_Short exercise_
Report every line in the items below that contains the word "approximate". Case counts.

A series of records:
☆ ☆ ☆

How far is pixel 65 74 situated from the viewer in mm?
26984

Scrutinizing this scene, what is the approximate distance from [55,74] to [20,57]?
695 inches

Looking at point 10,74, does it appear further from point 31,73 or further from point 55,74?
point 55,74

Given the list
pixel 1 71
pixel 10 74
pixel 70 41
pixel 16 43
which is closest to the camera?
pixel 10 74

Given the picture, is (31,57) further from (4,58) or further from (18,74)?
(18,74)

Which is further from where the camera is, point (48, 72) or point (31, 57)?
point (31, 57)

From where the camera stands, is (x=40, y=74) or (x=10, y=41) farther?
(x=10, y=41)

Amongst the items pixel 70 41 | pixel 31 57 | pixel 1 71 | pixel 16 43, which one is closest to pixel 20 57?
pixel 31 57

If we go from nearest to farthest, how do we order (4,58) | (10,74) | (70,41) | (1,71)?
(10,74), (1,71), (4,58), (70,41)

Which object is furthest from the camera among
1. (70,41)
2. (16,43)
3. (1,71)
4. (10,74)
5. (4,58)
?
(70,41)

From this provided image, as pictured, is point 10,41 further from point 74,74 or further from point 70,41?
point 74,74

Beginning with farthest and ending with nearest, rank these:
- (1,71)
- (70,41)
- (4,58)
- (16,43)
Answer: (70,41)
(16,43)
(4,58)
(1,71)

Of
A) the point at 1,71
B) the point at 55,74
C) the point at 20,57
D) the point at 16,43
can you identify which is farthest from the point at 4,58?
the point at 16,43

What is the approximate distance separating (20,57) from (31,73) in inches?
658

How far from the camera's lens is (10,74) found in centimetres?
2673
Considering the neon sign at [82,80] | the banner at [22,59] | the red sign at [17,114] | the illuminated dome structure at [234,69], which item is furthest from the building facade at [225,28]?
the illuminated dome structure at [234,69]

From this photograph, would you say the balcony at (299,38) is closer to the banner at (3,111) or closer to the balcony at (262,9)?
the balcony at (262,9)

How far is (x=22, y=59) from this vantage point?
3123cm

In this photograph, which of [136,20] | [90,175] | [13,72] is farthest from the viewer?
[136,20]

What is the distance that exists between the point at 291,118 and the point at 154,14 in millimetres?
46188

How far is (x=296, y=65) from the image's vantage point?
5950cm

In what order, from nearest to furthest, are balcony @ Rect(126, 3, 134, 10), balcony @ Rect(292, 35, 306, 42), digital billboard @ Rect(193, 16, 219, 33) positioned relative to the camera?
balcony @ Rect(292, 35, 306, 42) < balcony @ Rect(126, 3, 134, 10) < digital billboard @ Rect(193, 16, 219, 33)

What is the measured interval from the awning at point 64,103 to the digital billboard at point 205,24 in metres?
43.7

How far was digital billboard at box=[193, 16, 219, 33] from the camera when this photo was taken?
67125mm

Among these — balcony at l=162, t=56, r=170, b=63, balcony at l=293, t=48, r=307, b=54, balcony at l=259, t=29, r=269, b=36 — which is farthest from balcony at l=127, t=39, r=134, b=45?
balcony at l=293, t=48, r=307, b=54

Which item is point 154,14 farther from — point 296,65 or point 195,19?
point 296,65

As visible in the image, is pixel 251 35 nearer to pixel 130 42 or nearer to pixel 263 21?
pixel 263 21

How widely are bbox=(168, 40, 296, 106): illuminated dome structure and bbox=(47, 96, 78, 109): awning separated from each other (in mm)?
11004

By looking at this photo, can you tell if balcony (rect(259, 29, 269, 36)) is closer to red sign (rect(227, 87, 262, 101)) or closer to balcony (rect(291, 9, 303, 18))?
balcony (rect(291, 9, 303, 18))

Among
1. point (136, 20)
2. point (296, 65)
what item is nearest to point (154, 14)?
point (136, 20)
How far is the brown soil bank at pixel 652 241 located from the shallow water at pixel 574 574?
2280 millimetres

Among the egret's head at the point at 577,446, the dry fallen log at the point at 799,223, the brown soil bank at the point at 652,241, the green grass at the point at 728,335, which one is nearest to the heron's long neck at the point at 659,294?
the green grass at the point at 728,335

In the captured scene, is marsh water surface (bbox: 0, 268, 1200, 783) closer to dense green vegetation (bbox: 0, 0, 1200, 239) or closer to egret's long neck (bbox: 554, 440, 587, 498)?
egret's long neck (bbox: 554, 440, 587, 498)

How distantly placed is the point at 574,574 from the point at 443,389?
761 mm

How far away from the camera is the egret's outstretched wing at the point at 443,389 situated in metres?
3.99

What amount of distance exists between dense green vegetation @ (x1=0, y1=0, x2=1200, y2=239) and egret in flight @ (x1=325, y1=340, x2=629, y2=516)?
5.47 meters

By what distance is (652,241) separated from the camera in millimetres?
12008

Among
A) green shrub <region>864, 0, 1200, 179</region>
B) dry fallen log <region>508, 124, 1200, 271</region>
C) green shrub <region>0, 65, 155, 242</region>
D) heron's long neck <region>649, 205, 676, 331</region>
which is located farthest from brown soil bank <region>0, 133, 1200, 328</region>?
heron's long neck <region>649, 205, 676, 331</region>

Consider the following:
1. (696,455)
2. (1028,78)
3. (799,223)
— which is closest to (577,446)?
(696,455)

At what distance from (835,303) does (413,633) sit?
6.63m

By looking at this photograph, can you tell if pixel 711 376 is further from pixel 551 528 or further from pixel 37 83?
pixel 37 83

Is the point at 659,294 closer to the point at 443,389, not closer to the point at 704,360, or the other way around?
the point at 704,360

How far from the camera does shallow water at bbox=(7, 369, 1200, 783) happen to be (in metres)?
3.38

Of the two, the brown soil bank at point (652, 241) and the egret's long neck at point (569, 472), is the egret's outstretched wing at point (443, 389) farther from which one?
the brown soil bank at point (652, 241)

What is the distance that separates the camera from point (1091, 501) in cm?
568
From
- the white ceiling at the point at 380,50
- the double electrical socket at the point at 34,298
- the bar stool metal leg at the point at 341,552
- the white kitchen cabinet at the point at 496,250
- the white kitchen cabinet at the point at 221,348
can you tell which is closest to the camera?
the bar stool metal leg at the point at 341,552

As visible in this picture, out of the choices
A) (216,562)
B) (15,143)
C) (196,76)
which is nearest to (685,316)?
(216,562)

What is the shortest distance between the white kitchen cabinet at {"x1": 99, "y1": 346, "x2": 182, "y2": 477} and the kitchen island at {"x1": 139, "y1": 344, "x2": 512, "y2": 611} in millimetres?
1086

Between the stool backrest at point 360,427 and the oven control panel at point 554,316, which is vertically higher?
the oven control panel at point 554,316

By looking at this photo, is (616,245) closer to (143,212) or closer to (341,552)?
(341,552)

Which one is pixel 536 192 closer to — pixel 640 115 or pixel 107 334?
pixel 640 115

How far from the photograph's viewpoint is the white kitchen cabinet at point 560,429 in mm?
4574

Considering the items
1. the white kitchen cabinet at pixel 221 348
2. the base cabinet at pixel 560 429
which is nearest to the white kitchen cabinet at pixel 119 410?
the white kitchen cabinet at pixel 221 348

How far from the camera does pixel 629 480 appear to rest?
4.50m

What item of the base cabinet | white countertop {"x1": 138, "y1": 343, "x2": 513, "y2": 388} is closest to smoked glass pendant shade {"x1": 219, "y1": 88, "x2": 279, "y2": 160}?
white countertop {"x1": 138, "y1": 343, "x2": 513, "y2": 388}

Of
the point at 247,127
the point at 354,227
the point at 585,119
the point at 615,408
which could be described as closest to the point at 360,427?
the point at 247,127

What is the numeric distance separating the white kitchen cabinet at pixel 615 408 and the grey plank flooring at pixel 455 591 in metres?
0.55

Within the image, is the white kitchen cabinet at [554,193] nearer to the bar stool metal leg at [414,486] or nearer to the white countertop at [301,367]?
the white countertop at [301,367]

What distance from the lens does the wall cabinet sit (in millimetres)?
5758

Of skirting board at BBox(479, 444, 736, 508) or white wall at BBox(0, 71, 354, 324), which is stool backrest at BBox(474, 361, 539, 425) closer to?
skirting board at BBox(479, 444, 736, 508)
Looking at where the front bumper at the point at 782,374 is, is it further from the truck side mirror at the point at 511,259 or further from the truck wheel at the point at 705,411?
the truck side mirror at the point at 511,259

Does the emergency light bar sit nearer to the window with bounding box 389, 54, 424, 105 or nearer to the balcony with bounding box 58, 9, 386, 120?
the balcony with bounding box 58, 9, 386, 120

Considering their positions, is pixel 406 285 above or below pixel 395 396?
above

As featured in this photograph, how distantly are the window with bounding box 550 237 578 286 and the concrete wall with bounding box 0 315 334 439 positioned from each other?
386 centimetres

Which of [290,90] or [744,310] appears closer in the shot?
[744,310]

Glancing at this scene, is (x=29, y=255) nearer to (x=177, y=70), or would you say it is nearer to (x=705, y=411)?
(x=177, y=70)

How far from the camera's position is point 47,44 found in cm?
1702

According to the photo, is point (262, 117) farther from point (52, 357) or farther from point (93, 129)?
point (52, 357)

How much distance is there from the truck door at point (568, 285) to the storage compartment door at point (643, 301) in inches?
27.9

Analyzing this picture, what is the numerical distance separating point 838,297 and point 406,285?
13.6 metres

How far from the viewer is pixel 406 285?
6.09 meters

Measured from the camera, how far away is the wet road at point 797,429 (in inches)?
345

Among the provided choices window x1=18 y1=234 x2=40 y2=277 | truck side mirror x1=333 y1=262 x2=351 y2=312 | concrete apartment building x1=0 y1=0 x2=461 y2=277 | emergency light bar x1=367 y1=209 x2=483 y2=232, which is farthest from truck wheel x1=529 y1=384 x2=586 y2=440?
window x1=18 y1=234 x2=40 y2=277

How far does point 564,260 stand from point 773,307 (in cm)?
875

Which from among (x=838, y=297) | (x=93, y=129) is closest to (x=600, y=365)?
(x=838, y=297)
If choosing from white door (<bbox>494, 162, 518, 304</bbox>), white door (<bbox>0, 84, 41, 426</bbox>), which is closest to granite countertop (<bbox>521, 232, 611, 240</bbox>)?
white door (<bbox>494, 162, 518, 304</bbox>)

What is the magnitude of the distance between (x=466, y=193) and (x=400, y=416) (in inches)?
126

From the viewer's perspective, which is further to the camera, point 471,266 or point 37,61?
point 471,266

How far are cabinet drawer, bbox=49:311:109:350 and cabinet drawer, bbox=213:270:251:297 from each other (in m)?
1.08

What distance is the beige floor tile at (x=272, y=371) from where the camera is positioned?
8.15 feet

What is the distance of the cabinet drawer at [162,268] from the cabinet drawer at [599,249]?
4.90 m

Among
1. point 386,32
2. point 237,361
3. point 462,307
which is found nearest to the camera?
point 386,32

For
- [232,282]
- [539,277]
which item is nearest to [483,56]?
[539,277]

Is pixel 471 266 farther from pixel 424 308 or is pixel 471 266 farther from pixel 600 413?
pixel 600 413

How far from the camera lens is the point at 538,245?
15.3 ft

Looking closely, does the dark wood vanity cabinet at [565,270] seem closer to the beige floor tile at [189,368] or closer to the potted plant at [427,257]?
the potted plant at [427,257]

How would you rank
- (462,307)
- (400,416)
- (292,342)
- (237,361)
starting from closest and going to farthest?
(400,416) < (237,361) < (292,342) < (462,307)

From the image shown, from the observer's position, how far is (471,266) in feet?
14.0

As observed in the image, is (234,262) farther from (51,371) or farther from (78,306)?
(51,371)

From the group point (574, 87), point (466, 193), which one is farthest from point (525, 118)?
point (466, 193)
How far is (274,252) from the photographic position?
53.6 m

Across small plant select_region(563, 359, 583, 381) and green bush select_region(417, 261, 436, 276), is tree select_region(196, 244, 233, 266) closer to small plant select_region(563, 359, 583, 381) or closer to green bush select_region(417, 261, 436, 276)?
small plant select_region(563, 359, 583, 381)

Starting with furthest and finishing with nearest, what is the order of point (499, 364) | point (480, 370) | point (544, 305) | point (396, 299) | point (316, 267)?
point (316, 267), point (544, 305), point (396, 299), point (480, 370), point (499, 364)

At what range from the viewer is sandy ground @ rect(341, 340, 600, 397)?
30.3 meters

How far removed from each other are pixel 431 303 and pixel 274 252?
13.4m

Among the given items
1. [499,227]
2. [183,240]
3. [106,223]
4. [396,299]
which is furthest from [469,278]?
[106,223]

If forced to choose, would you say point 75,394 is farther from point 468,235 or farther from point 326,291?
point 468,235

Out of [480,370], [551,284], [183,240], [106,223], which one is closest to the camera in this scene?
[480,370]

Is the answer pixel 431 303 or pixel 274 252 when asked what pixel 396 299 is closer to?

☆ ☆ ☆

_Task response_
Scrutinizing this scene, what is the approximate distance from [55,74] to [20,57]?
What is the approximate distance separating (20,57) from (31,73) in inches?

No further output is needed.